A fisherman repairs fishing nets in the Whanyinna School Annex, which the community uses according to their needs 


We continue to the open-air third floor schoolroom where a brisk, cooling wind welcomes us as I clandestinely attempt to catch my breath. While we survey the sprawling 50 hectares (nearly 125 acres) of Makoko from the Floating Annex’s apex, Noah tells me this buoyant behemoth, designed by Nigerian architect Kunle Adeyemi in response to frequent flooding in the area, serves the needs of both the Whanyinna School and the larger community. Noah goes on to say that the Floating Annex was erected by Makoko craftsmen using local building materials and it incorporates “green technology” features. I turn to scan the interior for these ecology friendly attributes and Noah motions toward the rooftop, explaining the rainwater collection system for aiding in sanitation and waste disposal, and the solar energy panels that provide lighting and electricity. Although structurally complete, the building must first be immobilized with steel pylons, so as to ensure its stability in rough weather, before hosting 100 bright and eager students.


Whanyinna School Floating Annex (Image: NLE architects)

Now gazing out at Africa’s longest bridge (Third Mainland Bridge) and pondering the fate of Makoko as it obligatorily battles impassive profiteer land developers and conspiring local politicians, I ask Noah about the demolition of several stilted houses by the Lagos State government in 2012, ultimately resulting in the murder of fellow community leader Timothy Hunpoyanwa . Having both anguish and determination in his stare, Noah points to countless broken platform supports, standing like partially submerged soldiers in formation, where they once held firm as foundations for family homes. At that moment, as though writhing with the pain of loss, I feel the Annex gently sway . . .

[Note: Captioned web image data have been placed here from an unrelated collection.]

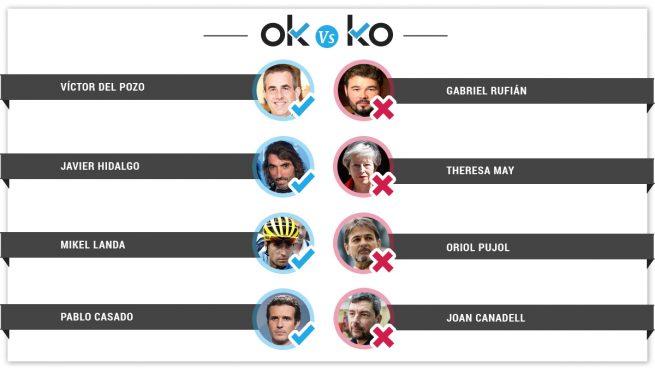 Los OK y los KO del sábado, 25 de mayo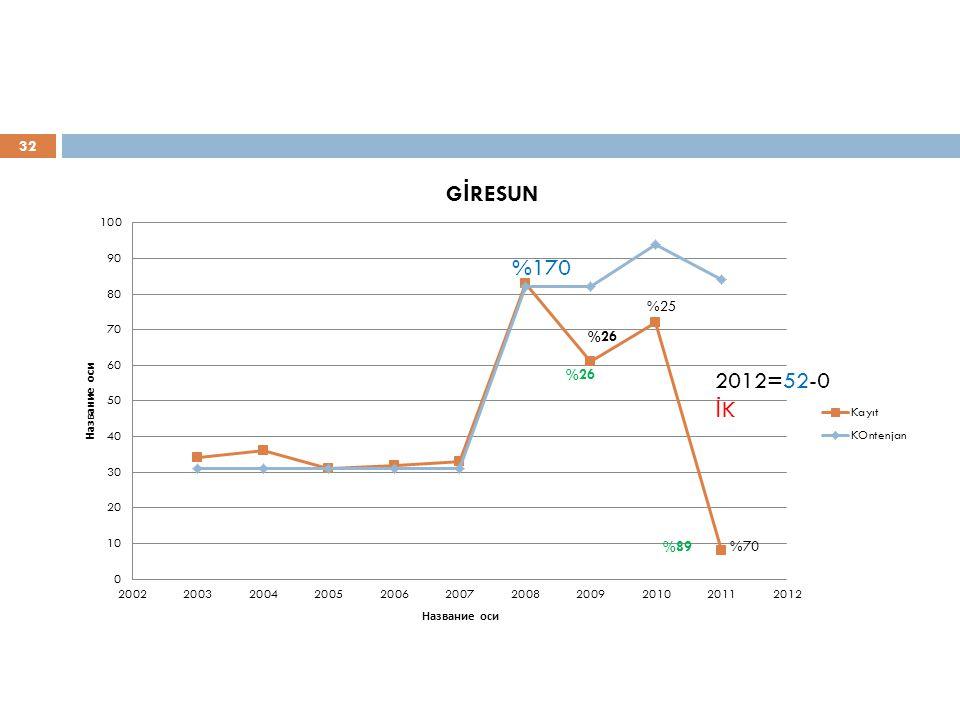 32 %170 2012=52-0 İ K
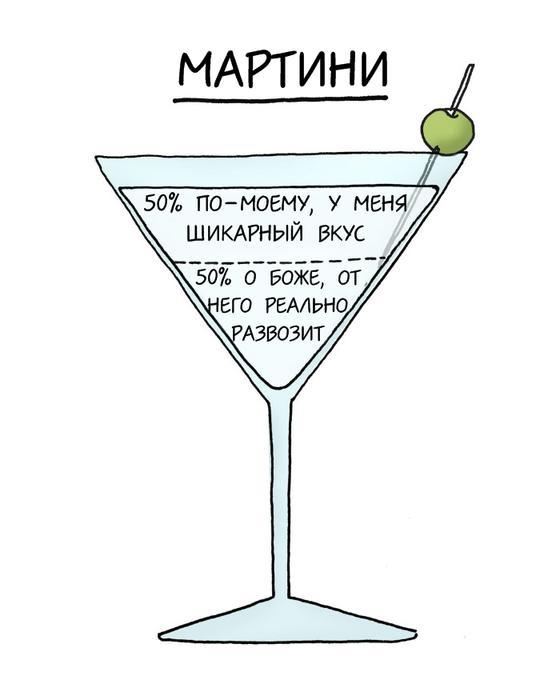 9 жестких картинок о том, что рассказывает о вас ваш любимый алкоголь 90% правды + 10% сарказма.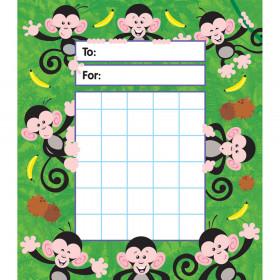 Monkey Mischief® Incentive Pad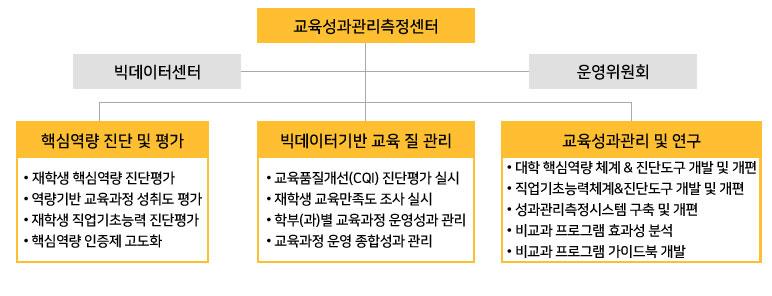교수학습혁신센터 운영위원회 교수지원팀 학습지원팀 e-러닝지원팀 NCS지원팀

My journey is nearing conclusion as we retrace the waterway route, leading to the colossus in the lagoon, back toward our launching point. Along the way we witness carefree children enjoying a frolic in the cool, murky, debris-laden water with Styrofoam bodyboards. The smell of smoldering fish is intoxicating as we pass innumerable smoke houses luring us as fish to well baited hooks. Succumbing to enticement, we delay momentarily to procure a handful of smoked sardine—gratis, from a flirty ol’ woman. Traveling these final few meters to shore, I’m reflecting on the day’s adventure—the enormous lagoon; the vast distant ocean; the expansive and resilient Makoko community, alive with color and creativity; the majestic Floating Annex; the innocence of children at play and learning; and the indomitable spirit and courage of the young man named Noah—I conclude undoubtedly as to, “What’s floating in the water at Makoko?” A school? A community center? A gigantic environment-friendly bath toy? No, none of these things. What’s floating in the water at Makoko is Hope; Hope that conditions will improve; Hope that there will be good fishing; Hope that homes will be spared; Hope that no one gets sick; Hope that there will be clean water to drink and light in the night; Hope that the teachers will be paid; Hope that the children will get books and uniforms; Hope in the youth; Hope in the future. Hope in all things great and small—and as everybody knows, as sure as the sun rises in the East and sets in the West . . . Hope floats.